A presto e grazie per tutto l’affetto/sostegno/cose, vi si lovva (e spero voi lovviate me).

 

Shilyss



[1] Il concetto di matrimonio d’amore, di famiglia nucleare (cioè composta da una giovane coppia con i figli) e tante altre amenità che adesso appaiono scontate non lo erano fino a pochi decenni fa.

[2] Erano anni che volevo usare questa scena: che Loki sia cavalleresco, al netto della sua stron***gine, è canone: lo abbiamo proteggere Jane in TDW.

[3] Questo è il miracolo di San Ceppato!

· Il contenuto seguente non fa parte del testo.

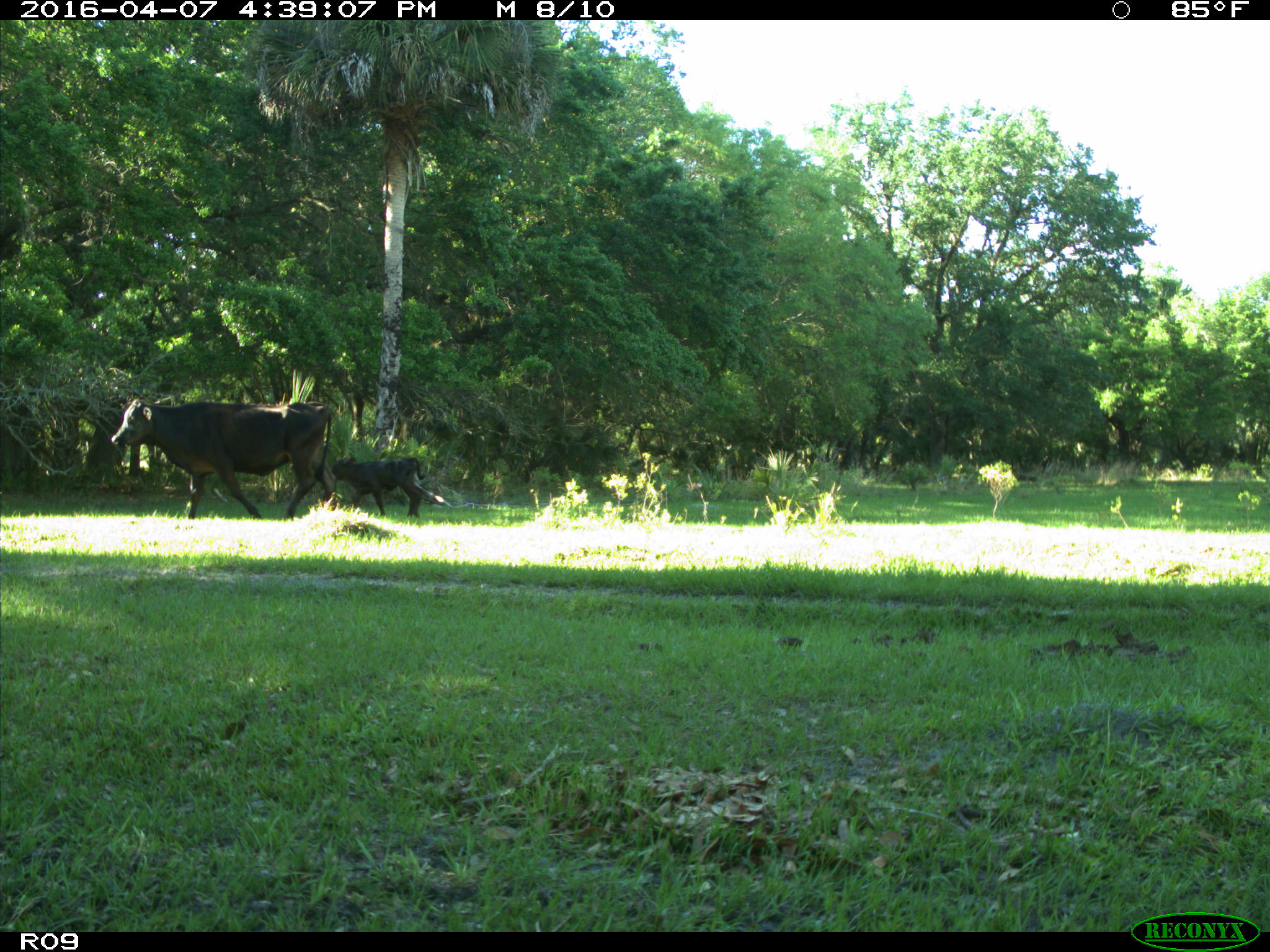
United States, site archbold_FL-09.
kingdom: Animalia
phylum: Chordata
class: Mammalia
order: Artiodactyla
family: Bovidae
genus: Bos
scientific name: Bos taurus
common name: domestic cow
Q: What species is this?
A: Bos taurus (domestic cow).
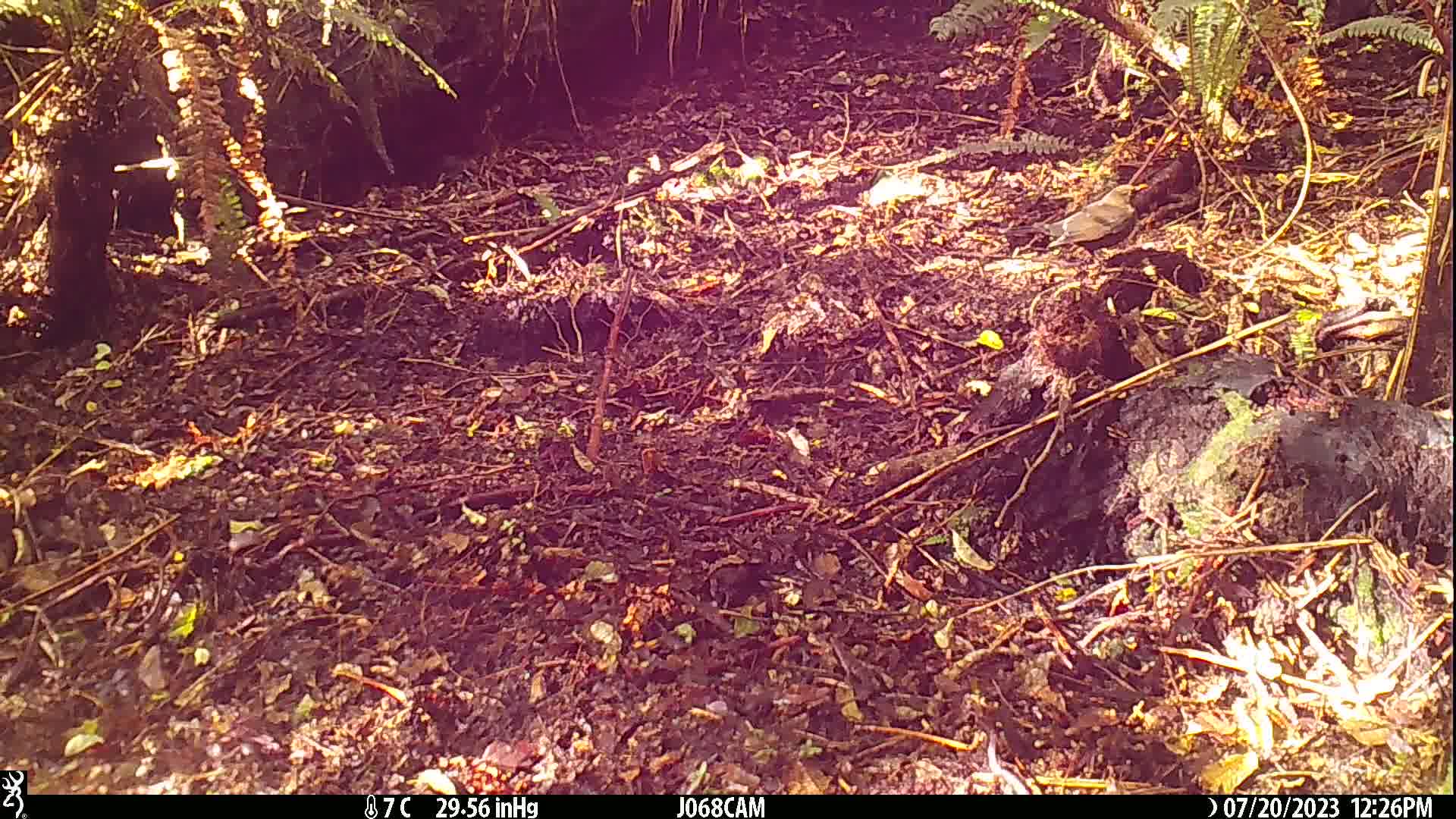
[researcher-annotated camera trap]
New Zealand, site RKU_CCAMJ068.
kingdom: Animalia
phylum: Chordata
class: Aves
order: Passeriformes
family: Turdidae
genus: Turdus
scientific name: Turdus merula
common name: eurasian blackbird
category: blackbird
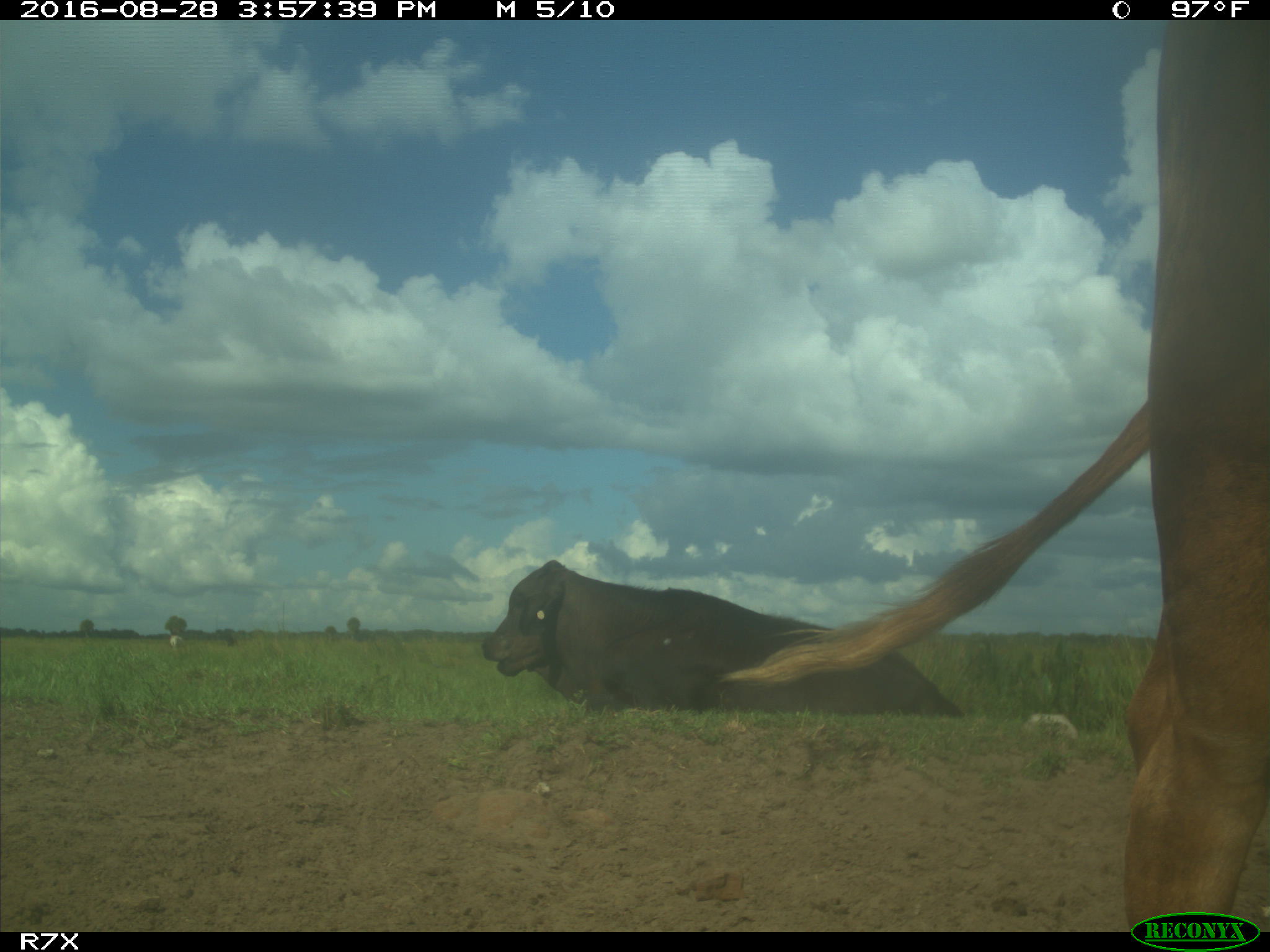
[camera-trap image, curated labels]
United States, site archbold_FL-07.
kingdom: Animalia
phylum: Chordata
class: Mammalia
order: Artiodactyla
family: Bovidae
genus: Bos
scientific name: Bos taurus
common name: domestic cow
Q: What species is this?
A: Bos taurus (domestic cow).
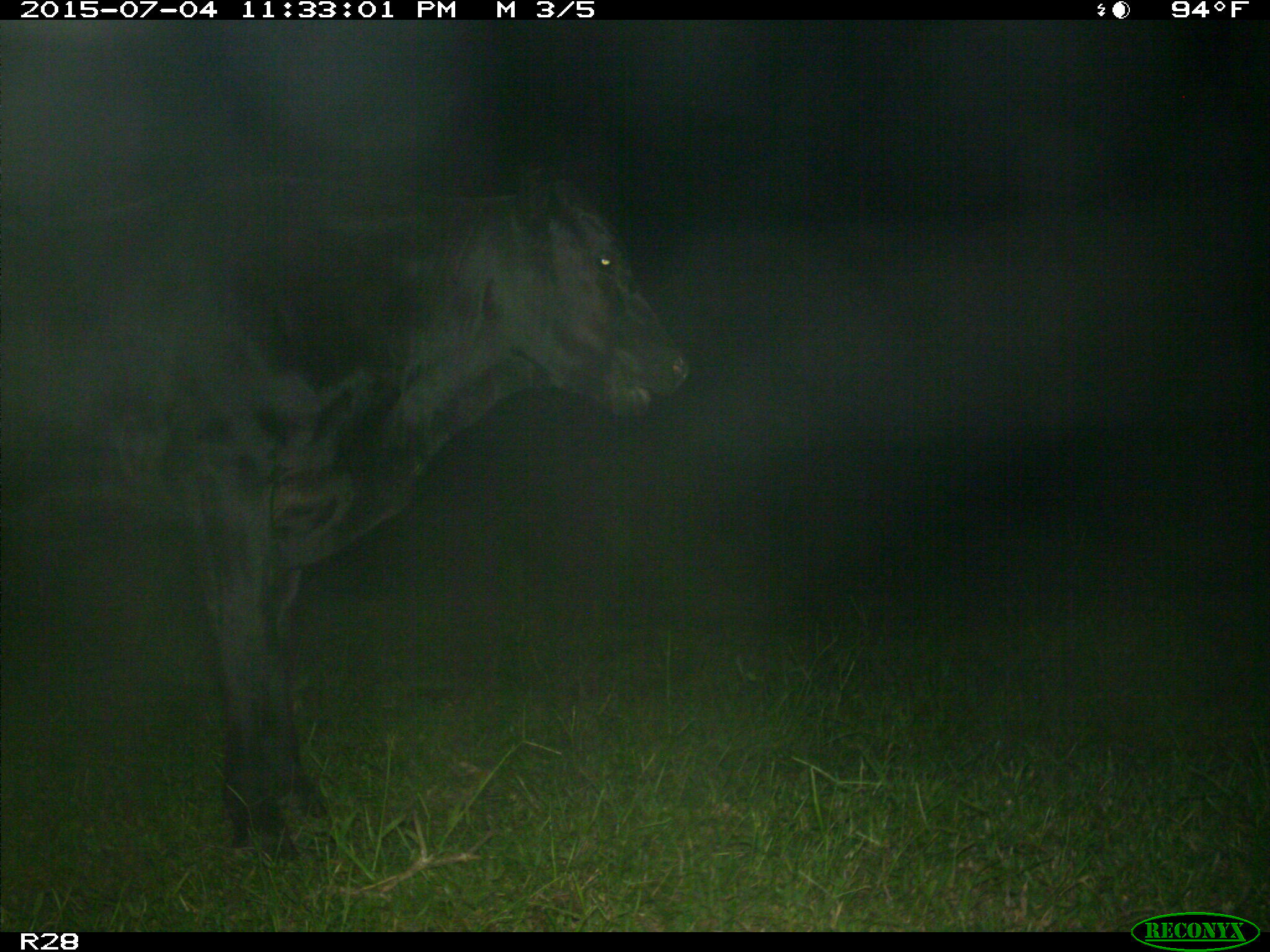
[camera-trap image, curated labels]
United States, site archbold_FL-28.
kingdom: Animalia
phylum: Chordata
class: Mammalia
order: Artiodactyla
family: Bovidae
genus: Bos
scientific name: Bos taurus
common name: domestic cow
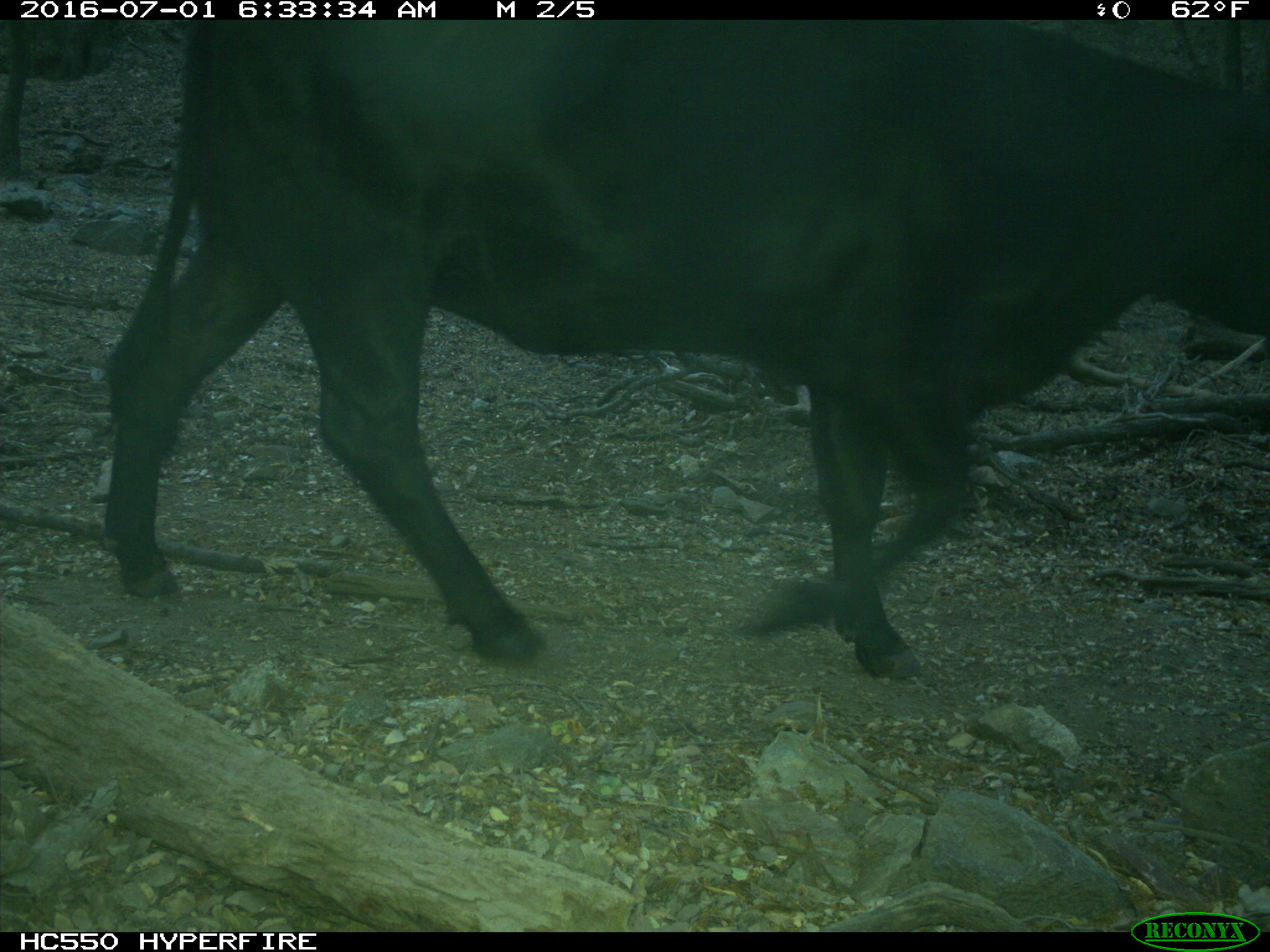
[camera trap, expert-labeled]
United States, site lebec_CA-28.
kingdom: Animalia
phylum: Chordata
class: Mammalia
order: Artiodactyla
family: Bovidae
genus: Bos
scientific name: Bos taurus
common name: domestic cow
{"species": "Bos taurus (domestic cow)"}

Le pistole ottocentesche non erano come quelle attuali e avevano questo difetto: s’inceppavo e spesso ti esplodevano in mano. In tanti mi dicevate che sarebbe stato figo se Sigyn avesse sparato a Loki, nello scorso capitolo. Sarebbe piaciuto anche a me, ma Loki ci tiene a dire che non è una fetta di groviera.

[4] Nella metà dell’Ottocento si usano già le siringhe.